During the move, the compass I once made, died...











Because I'm still waiting on some things, I decided to make a few new ones This time, also in aluminium.
First I bought two pair of compasses for few euros. I needed them for the needle and pencil holder. 
Then I measured the out and played with the copy router (copy mill).



















Because these things are obviously much larger than a normal compass, I also had to make a reinforcement 
This also serves as a way to secure it.





























This is the result



















To let it all slide beautiful I've taped a kind of paper on the read, the one they make seals out of. 
Where this was not possible, I use Teflon washers.

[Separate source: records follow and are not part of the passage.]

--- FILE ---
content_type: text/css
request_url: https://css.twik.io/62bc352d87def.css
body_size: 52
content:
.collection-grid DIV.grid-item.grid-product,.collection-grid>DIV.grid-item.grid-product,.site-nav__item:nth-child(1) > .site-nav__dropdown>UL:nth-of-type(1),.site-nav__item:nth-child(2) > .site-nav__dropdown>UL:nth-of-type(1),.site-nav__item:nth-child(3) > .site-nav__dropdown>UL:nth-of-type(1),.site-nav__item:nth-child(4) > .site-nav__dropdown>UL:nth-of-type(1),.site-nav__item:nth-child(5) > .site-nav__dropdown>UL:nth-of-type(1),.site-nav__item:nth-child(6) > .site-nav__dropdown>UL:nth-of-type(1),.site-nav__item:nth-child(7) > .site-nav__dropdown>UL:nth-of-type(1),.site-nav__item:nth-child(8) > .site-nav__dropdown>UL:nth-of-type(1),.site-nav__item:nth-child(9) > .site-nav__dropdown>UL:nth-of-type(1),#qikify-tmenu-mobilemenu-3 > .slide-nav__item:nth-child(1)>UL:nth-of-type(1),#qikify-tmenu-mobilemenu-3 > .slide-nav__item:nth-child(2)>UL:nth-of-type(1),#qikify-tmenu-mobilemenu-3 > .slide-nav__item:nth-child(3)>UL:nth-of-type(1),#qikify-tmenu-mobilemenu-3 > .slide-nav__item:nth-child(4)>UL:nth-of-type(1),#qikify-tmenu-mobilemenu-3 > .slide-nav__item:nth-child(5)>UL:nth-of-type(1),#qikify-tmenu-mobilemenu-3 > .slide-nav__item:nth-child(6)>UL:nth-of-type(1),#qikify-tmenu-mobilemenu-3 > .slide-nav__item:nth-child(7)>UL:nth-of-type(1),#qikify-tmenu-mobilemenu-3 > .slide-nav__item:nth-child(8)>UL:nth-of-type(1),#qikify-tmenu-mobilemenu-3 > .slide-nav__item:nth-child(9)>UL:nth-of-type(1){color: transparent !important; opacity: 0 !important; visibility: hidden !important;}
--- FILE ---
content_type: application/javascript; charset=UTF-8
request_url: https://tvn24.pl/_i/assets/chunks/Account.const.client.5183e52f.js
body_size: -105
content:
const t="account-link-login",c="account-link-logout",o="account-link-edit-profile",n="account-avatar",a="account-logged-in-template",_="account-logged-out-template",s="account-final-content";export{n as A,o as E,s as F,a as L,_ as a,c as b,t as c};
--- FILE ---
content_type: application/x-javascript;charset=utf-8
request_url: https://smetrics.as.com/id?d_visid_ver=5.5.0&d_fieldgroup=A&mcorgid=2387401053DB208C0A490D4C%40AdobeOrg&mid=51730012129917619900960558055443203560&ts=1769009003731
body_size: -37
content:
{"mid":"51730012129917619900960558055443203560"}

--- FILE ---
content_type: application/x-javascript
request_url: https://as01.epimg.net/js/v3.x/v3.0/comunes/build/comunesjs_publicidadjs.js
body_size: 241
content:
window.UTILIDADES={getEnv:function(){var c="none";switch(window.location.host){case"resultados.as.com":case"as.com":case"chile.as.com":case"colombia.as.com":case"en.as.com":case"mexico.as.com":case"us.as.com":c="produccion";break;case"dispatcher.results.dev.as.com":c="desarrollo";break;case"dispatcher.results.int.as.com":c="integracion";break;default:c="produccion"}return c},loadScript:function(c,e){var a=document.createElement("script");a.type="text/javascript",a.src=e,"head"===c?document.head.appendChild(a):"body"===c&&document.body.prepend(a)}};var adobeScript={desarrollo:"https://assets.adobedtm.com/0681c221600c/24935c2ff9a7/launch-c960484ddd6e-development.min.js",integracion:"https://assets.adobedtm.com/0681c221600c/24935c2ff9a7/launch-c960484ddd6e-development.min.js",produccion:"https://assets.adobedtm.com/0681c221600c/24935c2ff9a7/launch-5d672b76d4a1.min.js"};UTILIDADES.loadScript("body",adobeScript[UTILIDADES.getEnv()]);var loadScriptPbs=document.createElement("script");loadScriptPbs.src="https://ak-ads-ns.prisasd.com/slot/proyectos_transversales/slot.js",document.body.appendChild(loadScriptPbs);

The biggest one I made with an aluminum tube where I can mount a pen in. 
The point I made a out of a scriber.










Because it is so big, you can see that I can straighten the pen, and point, if necessary. 










Yet, another work completed wich took a lot of time, but I'm sure of one thing though... 
I'LL NEVER MAKE SOME COMPASSES AGAIN


----------



## berry (Oct 17, 2005)

Fine work, you can be proud of that build!


----------



## old55 (Aug 11, 2013)

Great work Robert.


----------



## robolop (Jun 3, 2013)

THX Dude's

:thank_you2::thank_you2::thank_you2::thank_you2:


----------



## mark greenbaum (Sep 26, 2010)

Those are real pieces of art. Beautiful. Why not just make a beam compass though. I have one I used in my former life as a designer/draftsman (before CAD-CAM), and it reaches 24" easily. Just a thought.

This is similar to the one I have had for 40 years.


----------



## Dejure (Jul 27, 2009)

I've got a couple beam compasses and trammel points. The latest is purty brass and turned wood, but these are waaaaay purty-er. Nice job.


----------